For Better Pancakes, Spoon The Dry Mix Instead Of Scooping

Seeing a stack of fluffy pancakes on the breakfast table is one of the best ways to welcome a new day. That's why people can get very particular about the tricks they use to make the fluffiest homemade pancakes. Getting the batter right is foundational even before finding the perfect combination of mix-ins and toppings.

If you've been following every chef and food blog tip to the letter, yet your pancakes could still use some more fluffiness, use a spoon to measure your dry mix or flour exactly. Specifically, use it to put the ingredients into a measuring cup so you get the exact amount your recipe needs. It may seem like an insignificant detail but when using a measuring cup, you tend to pack in the flour or dry mix as you scoop through it to spoon out the quantity you need. A batter that results in light and fluffy pancakes needs the right ratio of dry and wet ingredients. An extra amount of flour or pancake mix, no matter how minuscule, would disrupt that balance.

When spooning dry mix into a measuring cup, avoid packing it in, too.

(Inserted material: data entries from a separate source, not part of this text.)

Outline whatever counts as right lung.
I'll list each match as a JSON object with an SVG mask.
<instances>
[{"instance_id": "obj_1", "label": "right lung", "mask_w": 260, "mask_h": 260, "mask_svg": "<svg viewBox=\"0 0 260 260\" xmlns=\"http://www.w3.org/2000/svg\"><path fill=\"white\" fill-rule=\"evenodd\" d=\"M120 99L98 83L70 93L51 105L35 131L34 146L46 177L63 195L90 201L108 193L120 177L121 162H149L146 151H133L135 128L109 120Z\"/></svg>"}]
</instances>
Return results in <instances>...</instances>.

Just let it fall into the cup and check if you've spooned out enough for what you're making. Transfer everything into a mixing bowl and remember to sift your dry mix so it's fluffed up. This would also distribute your leavening agents more evenly if you're making batter from scratch.

The amount of dry mix you use can make or break your pancakes

Using too much flour or dry mix is the usual culprit behind dense and rubbery pancakes. Although you can remedy a too-thick batter with the gradual addition of water or milk, this would be tricky if you're making homemade batter. You'd also have to adjust the amount of the other dry ingredients like baking soda or powder to maintain the right ratio.

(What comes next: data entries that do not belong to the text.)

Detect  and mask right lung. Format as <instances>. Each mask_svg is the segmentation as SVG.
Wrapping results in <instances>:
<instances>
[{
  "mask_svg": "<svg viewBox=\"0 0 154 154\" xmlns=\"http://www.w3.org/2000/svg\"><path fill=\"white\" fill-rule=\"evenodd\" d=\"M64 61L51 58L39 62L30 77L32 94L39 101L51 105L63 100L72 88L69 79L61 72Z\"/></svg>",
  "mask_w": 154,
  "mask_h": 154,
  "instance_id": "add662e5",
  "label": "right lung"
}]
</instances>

Overmixing can also make your pancakes seem flat since it lets out more air from the batter. Gently fold its ingredients together instead and don't stress out if the batter has some lumps in it. As long as there's no more dry ingredient left at the bottom of the mixing bowl, you've properly incorporated both dry and wet components already. Let the batter rest for 10 to 15 minutes. The lumps will disappear as the dry mix continues to take up the liquid ingredients.

You can also upgrade your homemade pancakes with an unexpected ingredient: malted milk powder. It makes them thicker and adds a lightly toasty flavor that reminds you of the ones you'd eat in a diner. Take note, though, if you and anyone else who'll be eating your pancakes are on a gluten-free diet since two of malted milk powder's ingredients are barley and wheat. If that's the case, use kinako, a nutty-tasting flour made from ground roasted soybeans that are used in many Japanese desserts.